I'm sure you can appreciate that I can't just provide the source code to the work project, and that trying to simplify a non-trivial system doesn't always provide the same results. The work project triggers the error in less than a second without the 10 or so missing functions being added, and with those functions added it can run for several minutes before triggering the error. It's really just a race condition and I can't give an exact sample for that.

If that's the case, I think the only real action item is to implement the worker thread in C.

Agreed, unfortunately I don't really understand the system enough to know how that would work. I attempted to write my own cut down XHR wrapper before posting this issue but sadly, there's a very clear gap in my understanding.

rianhunter commented 5 years ago

If that's the case, I think the only real action item is to implement the worker thread in C.

Agreed, unfortunately I don't really understand the system enough to know how that would work. I attempted to write my own cut down XHR wrapper before posting this issue but sadly, there's a very clear gap in my understanding.

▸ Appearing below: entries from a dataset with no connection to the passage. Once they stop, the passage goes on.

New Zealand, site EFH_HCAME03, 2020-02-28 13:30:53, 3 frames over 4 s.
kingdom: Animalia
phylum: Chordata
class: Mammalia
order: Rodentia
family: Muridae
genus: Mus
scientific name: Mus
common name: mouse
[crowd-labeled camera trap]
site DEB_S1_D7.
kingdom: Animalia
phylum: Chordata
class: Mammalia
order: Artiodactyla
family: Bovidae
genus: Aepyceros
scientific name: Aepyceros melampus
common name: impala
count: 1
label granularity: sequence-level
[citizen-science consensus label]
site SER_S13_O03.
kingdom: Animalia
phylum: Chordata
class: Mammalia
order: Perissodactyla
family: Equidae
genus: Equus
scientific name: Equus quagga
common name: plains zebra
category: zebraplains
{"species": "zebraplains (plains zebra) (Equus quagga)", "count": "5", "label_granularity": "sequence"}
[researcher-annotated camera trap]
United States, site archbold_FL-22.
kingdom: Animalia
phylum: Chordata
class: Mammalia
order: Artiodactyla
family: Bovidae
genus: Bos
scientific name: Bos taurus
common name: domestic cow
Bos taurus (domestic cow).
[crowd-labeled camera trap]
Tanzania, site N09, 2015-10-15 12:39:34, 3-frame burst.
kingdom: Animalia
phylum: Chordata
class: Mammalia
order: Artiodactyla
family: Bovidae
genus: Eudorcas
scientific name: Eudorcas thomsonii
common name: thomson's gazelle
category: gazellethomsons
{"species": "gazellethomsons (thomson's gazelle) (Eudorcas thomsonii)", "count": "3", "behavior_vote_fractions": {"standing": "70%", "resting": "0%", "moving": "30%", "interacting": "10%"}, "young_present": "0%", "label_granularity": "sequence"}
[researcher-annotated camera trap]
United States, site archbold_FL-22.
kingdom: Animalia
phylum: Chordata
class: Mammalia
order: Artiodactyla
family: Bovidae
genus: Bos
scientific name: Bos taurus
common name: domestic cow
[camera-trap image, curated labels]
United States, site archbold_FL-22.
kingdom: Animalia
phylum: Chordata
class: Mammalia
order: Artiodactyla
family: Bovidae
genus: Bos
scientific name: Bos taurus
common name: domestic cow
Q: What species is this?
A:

Just to set expectations, I probably won't be able to get to this any time soon anymore

VirtualTim commented 5 years ago

Possibly related to #8242? (Or the fix might be the same)

samsinsane commented 5 years ago

@VirtualTim Yeah, making it a real pthread is the fix - or not calling any C functions especially malloc.

stale[bot] commented 4 years ago

This issue has been automatically marked as stale because there has been no activity in the past year. It will be closed automatically if no further activity occurs in the next 7 days. Feel free to re-open at any time if this issue is still relevant.

samsinsane commented 4 years ago

I don't believe this is fixed.

stale[bot] commented 3 years ago

This issue has been automatically marked as stale because there has been no activity in the past year. It will be closed automatically if no further activity occurs in the next 30 days. Feel free to re-open at any time if this issue is still relevant.

sbc100 commented 3 years ago

I don't think anything has changed here.